The fight, scheduled for 15 rounds, took place in Atlanta, Georgia. Ali weighed 213, Quarry 197.

As it turned out, Ali’s legs would never again be the super-fast defensive tools they had been prior to his enforced exile. Ali’s hands were still a blur, yet he was a little more hittable now than he had been. The fight with Quarry was just getting going when “The Great White Hope,” as Quarry had been referred to (not everyone was on Ali’s side, even if his popularity was now higher than it had been three years earlier), began to bleed. An Ali right hand opened a cut above Quarry’s left eye and the fight was stopped at the end of the third.

The classy Quarry, when offered the alibi of the cut being caused by a butt, shot back how the injury had in fact been caused by a punch.
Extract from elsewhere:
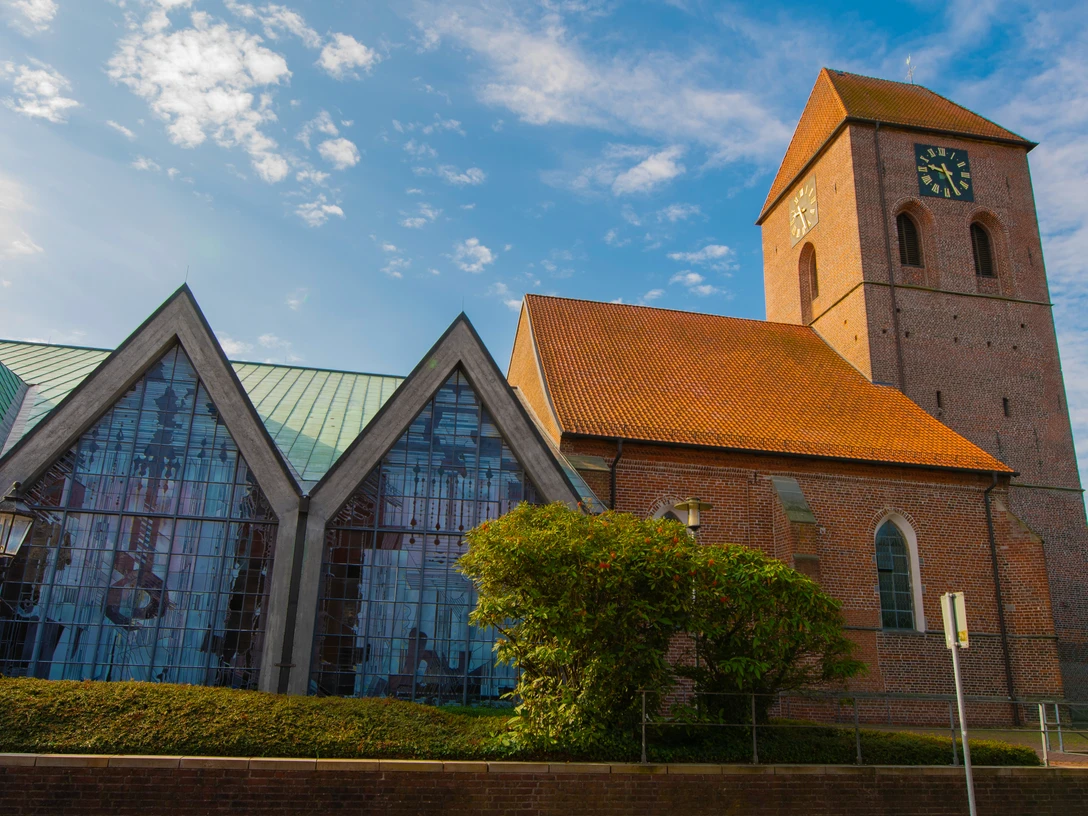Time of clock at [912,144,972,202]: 9:26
Ali was back. The ending of his return fight might have been somewhat unsatisfactory, but the champ was back in business. Amazingly, after just one more fight (this a rough, tough affair with the rough and tough Oscar Bonavena), Ali was facing Joe Frazier for the crown; this just over four months after coming back.

You want to talk about a comeback? Ali’s epic return of half a century ago today has to be looked at as one of the most amazing. Ali lost to Frazier, yet his return to glory was complete in October of 1974, when “The Greatest” stopped George Foreman to regain his crown. Ali had done it and he had done it the hard way.